Sumber:
--

15 Hari Pertama Syaban, Boleh Puasa atau tidak? Ini Penjelasan Lembaga Fatwa Mesir

Puasa 15 hari pertama Ramadhan termasuk sunnah.

Yogi Ardhi/Republika
Ilustrasi anak berpuasa.Puasa 15 hari pertama Ramadhan termasuk sunnah.
Red: Nashih Nashrullah

REPUBLIKA.CO.ID, JAKARTA— Syaban adalah bulan yang sangat dianjurkan berpuasa, terutama pada pertengahan pertama. Lantas bolehkan berpuasa penuh selama 15 hari pertama Syaban?

Lembaga Fatwa Dar Al-Ifta Mesir, menjelaskan dibolehkan berpuasa di seluruh paruh pertama bulan Syaban, sehingga ketika 15 hari pertama Syaban telah berakhir, tidak ada puasa pada periode tersebut hingga seseorang beristirahat untuk persiapan Ramadhan, kata Dar Al-Ifta.

Dar Al-Ifta mengingatkan bahwa Rasulullah SAW melarang puasa di paruh kedua bulan Syaban, dan bahwa puasa setelah paruh kedua Syaban dibolehkan dalam beberapa hal di antaranya karena faktor kebiasaan, seperti puasa pada hari Senin dan Kamis, qadha, kafarat, dan nazar.

وأوضحت أن شهر شعبان تهيئة لرمضان فيجب استغلاله جيدًا، داعيًا الجميع إلى المواظبة على التصدق في هذا الشهر مع الصيام، كما أن شهر شعبان يغفل عنه كثير من الناس، وقد نبهنا إليه رسول الله -صلى الله عليه وسلم- حيث وقع فيه الخير للمسلمين من تحويل القبلة ففيه عظم الله نبينا واستجاب لدعائه.

Dalam jawabannya terhadap pertanyaan, "Apakah boleh berpuasa penuh pada Syaban?", Dar Al-Ifta mengutip dalil dari Nabi SAW yang bersabda:

إِذَا انْتَصَفَ شَعْبَانُ فَلا تَصُومُوا

"Jika telah memasuki pertengahan akhir Syaban, maka janganlah kalian berpuasa." (HR Abu Daud no 3237, Tirmidzi no 738, dan Ibnu Majah no 1651)

Barangsiapa yang terbiasa berpuasa pada hari Senin dan Kamis, hendaklah dia berpuasa, dan barangsiapa yang ingin membayar puasa yang ditinggalkan, hendaklah dia berpuasa, dan tidak mengapa berpuasa pada paruh kedua bulan Syaban.

Dar Al Ifta juga menjelaskan Syaban adalah persiapan untuk menyambut Ramadhan, maka hendaknya dimanfaatkan dengan baik. Lembaga yang kini dipimpin Mufti Agung Syekh Nazir Mohmmed Ayyad, mengajak semua orang untuk terus bersedekah di bulan ini selain berpuasa.

--

Tugas 1:
Jawablah pertanyaan berikut berdasarkan artikel tentang puasa Syaban.
(a) Siapa yang kini memimpin Dar Al-Ifta?
(b) Puasa pada bagian mana dari bulan Syaban yang dilarang Rasulullah SAW menurut Dar Al-Ifta?
(c) Hadis yang dikutip Dar Al-Ifta diriwayatkan oleh siapa saja?
Tugas 2:
Tolong terjemahkan kalimat berikut dari artikel tentang puasa Syaban ke dalam bahasa Inggris: "Dar Al Ifta juga menjelaskan Syaban adalah persiapan untuk menyambut Ramadhan, maka hendaknya dimanfaatkan dengan baik."
Tugas 3:
Tentukan apakah setiap pernyataan berikut sesuai dengan artikel tentang puasa Syaban. Jawab ya atau tidak, lalu kutip kata-kata artikel yang menjadi dasarnya.
(a) Syaban adalah bulan yang dianjurkan untuk berpuasa, terutama pada pertengahan pertamanya.
(b) Membayar puasa yang ditinggalkan tidak boleh dilakukan pada paruh kedua bulan Syaban.
(c) Dar Al-Ifta mengajak orang untuk bersedekah di bulan Syaban selain berpuasa.

--

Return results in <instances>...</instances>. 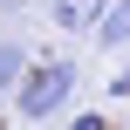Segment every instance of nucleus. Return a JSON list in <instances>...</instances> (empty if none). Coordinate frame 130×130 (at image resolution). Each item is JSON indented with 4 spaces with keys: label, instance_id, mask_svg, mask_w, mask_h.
I'll list each match as a JSON object with an SVG mask.
<instances>
[{
    "label": "nucleus",
    "instance_id": "20e7f679",
    "mask_svg": "<svg viewBox=\"0 0 130 130\" xmlns=\"http://www.w3.org/2000/svg\"><path fill=\"white\" fill-rule=\"evenodd\" d=\"M96 41L103 48H130V0H110V14L96 21Z\"/></svg>",
    "mask_w": 130,
    "mask_h": 130
},
{
    "label": "nucleus",
    "instance_id": "39448f33",
    "mask_svg": "<svg viewBox=\"0 0 130 130\" xmlns=\"http://www.w3.org/2000/svg\"><path fill=\"white\" fill-rule=\"evenodd\" d=\"M69 130H110V123H103V110H82V117H69Z\"/></svg>",
    "mask_w": 130,
    "mask_h": 130
},
{
    "label": "nucleus",
    "instance_id": "423d86ee",
    "mask_svg": "<svg viewBox=\"0 0 130 130\" xmlns=\"http://www.w3.org/2000/svg\"><path fill=\"white\" fill-rule=\"evenodd\" d=\"M110 96H130V55H123V69L110 75Z\"/></svg>",
    "mask_w": 130,
    "mask_h": 130
},
{
    "label": "nucleus",
    "instance_id": "f257e3e1",
    "mask_svg": "<svg viewBox=\"0 0 130 130\" xmlns=\"http://www.w3.org/2000/svg\"><path fill=\"white\" fill-rule=\"evenodd\" d=\"M75 82H82V75H75V62H69V55L34 62V69L21 75V89H14V117H21V123H48V117L75 96Z\"/></svg>",
    "mask_w": 130,
    "mask_h": 130
},
{
    "label": "nucleus",
    "instance_id": "7ed1b4c3",
    "mask_svg": "<svg viewBox=\"0 0 130 130\" xmlns=\"http://www.w3.org/2000/svg\"><path fill=\"white\" fill-rule=\"evenodd\" d=\"M27 69H34V55H27V41H0V96H14Z\"/></svg>",
    "mask_w": 130,
    "mask_h": 130
},
{
    "label": "nucleus",
    "instance_id": "f03ea898",
    "mask_svg": "<svg viewBox=\"0 0 130 130\" xmlns=\"http://www.w3.org/2000/svg\"><path fill=\"white\" fill-rule=\"evenodd\" d=\"M103 14H110V0H55V27H62V34H75V27L96 34Z\"/></svg>",
    "mask_w": 130,
    "mask_h": 130
}]
</instances>
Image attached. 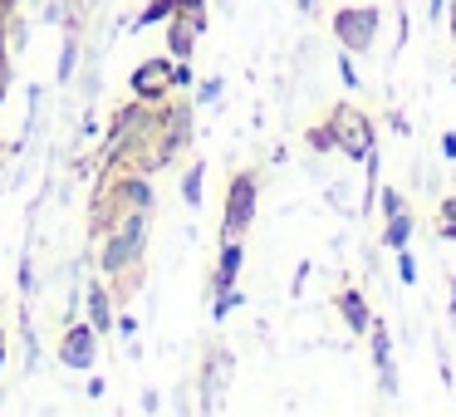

--

Hasil Tugas 1:
(a) Mufti Agung Syekh Nazir Mohmmed Ayyad.
(b) Puasa di paruh kedua bulan Syaban.
(c) Abu Daud, Tirmidzi, dan Ibnu Majah.

Hasil Tugas 2:
Dar Al Ifta also explained that Sha'ban is a preparation for welcoming Ramadan, so it should be put to good use.

Hasil Tugas 3:
(a) Ya: "Syaban adalah bulan yang sangat dianjurkan berpuasa, terutama pada pertengahan pertama."
(b) Tidak: "barangsiapa yang ingin membayar puasa yang ditinggalkan, hendaklah dia berpuasa, dan tidak mengapa berpuasa pada paruh kedua bulan Syaban."
(c) Ya: "mengajak semua orang untuk terus bersedekah di bulan ini selain berpuasa."